[READING PASSAGE — start]

I investigated the locking problem with both Oracle Enterprise Manager
and some scripts I lifted from Tom Kyte's book "Expert-One-on-One". OEM
reported that user "A" was blocking user "B". Tom Kyte's script
reported user "A" was blocking user "B" plus 15 additional users.
Although OEM did not show these 15 additional users as blocked, OEM did
show 1 of these 15 additional users was holding a row exclusive lock and
the remaining 14 users were holding row share locks.
So who do I believe? Is OEM that comes with Oracle 9i R2 known to be
buggy? Or does the script from Tom Kyte need to be tweaked for Oracle
9i? Or do they not contradict one another ... meaning the problem is
with me and my understanding is not correct?

[READING PASSAGE — finish]
[DATASET EXTRACT — start]

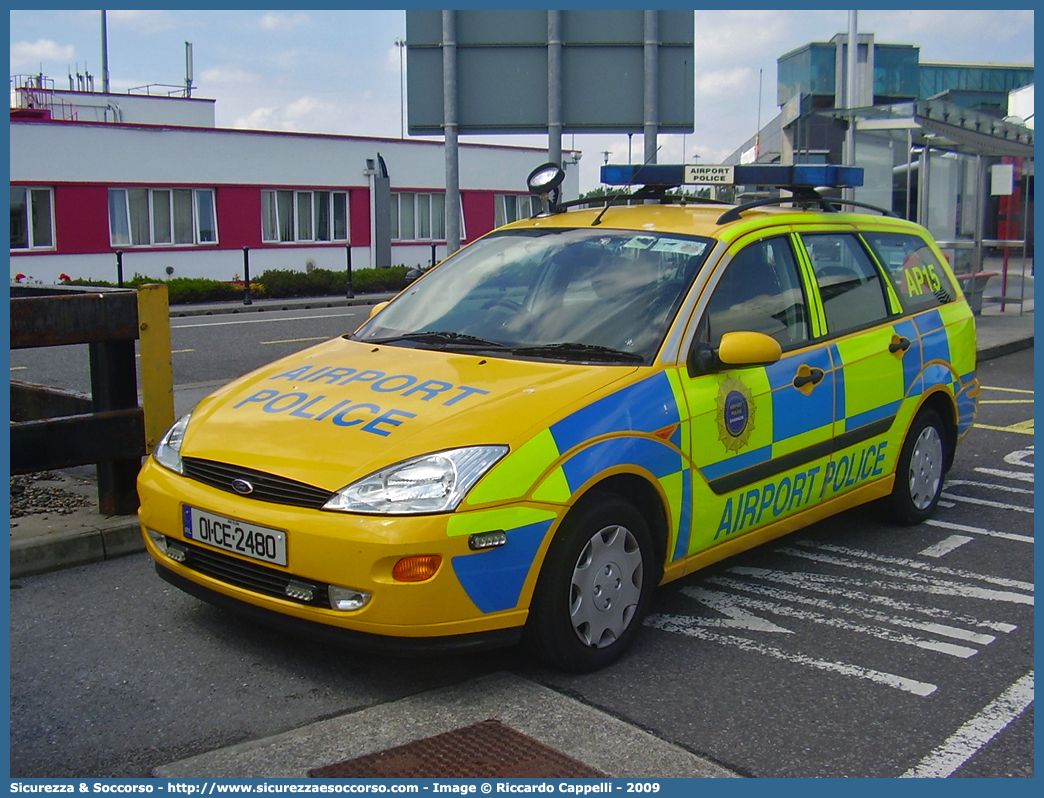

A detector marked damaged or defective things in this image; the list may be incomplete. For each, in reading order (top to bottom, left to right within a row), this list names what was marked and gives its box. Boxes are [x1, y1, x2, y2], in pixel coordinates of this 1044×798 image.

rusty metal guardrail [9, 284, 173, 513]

[DATASET EXTRACT — finish]
[DATASET EXTRACT — start]

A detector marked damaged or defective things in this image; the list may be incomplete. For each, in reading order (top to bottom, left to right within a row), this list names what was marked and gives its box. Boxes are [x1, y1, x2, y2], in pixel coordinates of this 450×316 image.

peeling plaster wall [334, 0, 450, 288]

[DATASET EXTRACT — finish]

• DIRECTIONS:
1 – In the Oracle locking post, why is the writer unsure which tool to believe?
2 – Reproduce word for word the part of the Oracle locking post that opens with the words containing "I investigated the" and closes with "15 additional users.".

• ANSWERS TO THE TASKS:
1 – The two tools gave different results. Oracle Enterprise Manager reported only that user "A" was blocking user "B". Tom Kyte's script reported that user "A" was blocking user "B" plus 15 additional users, and OEM did not show those 15 users as blocked.

2 –
I investigated the locking problem with both Oracle Enterprise Manager
and some scripts I lifted from Tom Kyte's book "Expert-One-on-One". OEM
reported that user "A" was blocking user "B". Tom Kyte's script
reported user "A" was blocking user "B" plus 15 additional users.